When the girl turns up dead the next day Dixon becomes a suspect. Enter Dixon’s old pal Brub Nicolai (Lovejoy) who is a police detective in the case. Strangely, despite Nicolai’s involvement in the case, their social friendship continues, perhaps in an effort to sniff out more evidence. Meanwhile Dixon courts a neighbour, Laurel Gray (Grahame) in his complex who is serving as his alibi that evening. Again, a strange relationship in light of the gruesome association the two have together, develops. Amidst these allegations is a lurid romantic melodrama of Dixon and Laurel, who seem linked mutually by their own solitude and murky pasts of relationship failure.
Gloria Grahame gradually takes over the picture when we begin to see the relationship through her eyes. As more information about Dixon’s violent past gets revealed the more she suspects him as the murderer. And yet, she still stands by him. Ray crafts a number of tense sequences along the way which reveal the danger Dixon poses to Gray. Bogart (also a producer of the film) moves effortlessly between the Hollywood cool of his Sam Spade or Rick Blaine roles to that of a menacing psychopath and later to an empathetic loner trying to find love and escape his demons.
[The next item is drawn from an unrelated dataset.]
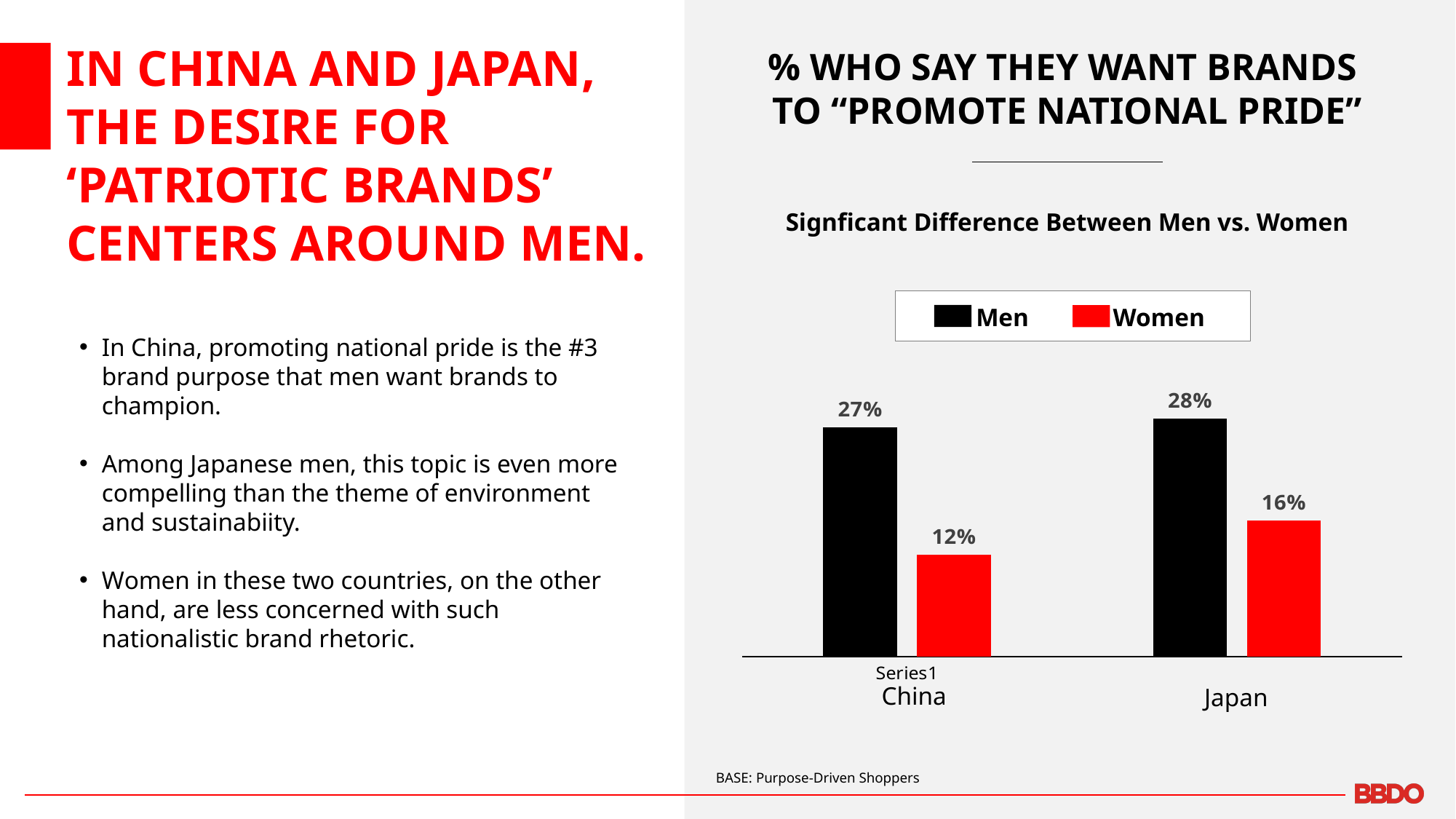
What kind of chart is shown on the slide? Bar chart Which group has the lowest value on the chart? Women in China What percentage of women in Japan say they want brands to promote national pride? 16% What percentage of men in China say they want brands to promote national pride? 27% Which is larger: the value for women in Japan or the value for women in China? Women in Japan What is the difference between men and women in Japan? 12% What colour represents Women in the chart? Red How many series does the legend list? 2 What is the difference between men and women in China? 15% What is the value for men in Japan? 28% What is the value for women in China? 12% How many countries are shown on the chart? 2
As an early film in Nicholas Ray’s prolific career in the 50’s and 60’s, like They Live By Night and On Dangerous Ground, In a Lonely Place is fashioned as a classic post-war noir. And yet, as much as the mystery surrounding Dixon’s involvement in the murder creates most of the suspense, it’s Bogart’s internal demons and issues with anger management which carries film. Ray and his writer Edmund North and Andrew Solt are crystal clear with their point of view and disregard any temptation to deal with the investigative/procedural details of the case. Ray takes the road less traveled and examines the pathology of violence from the internal perspective of Dixon himself.
In the end the mystery of who murdered the coat check girl is answered without fanfare. Ray saves his climax for Dixon and Grahame melodramatic reconciliation as psychologically tortured lovers.
In a Lonely Place is available on Blu-Ray through the Criterion Collection.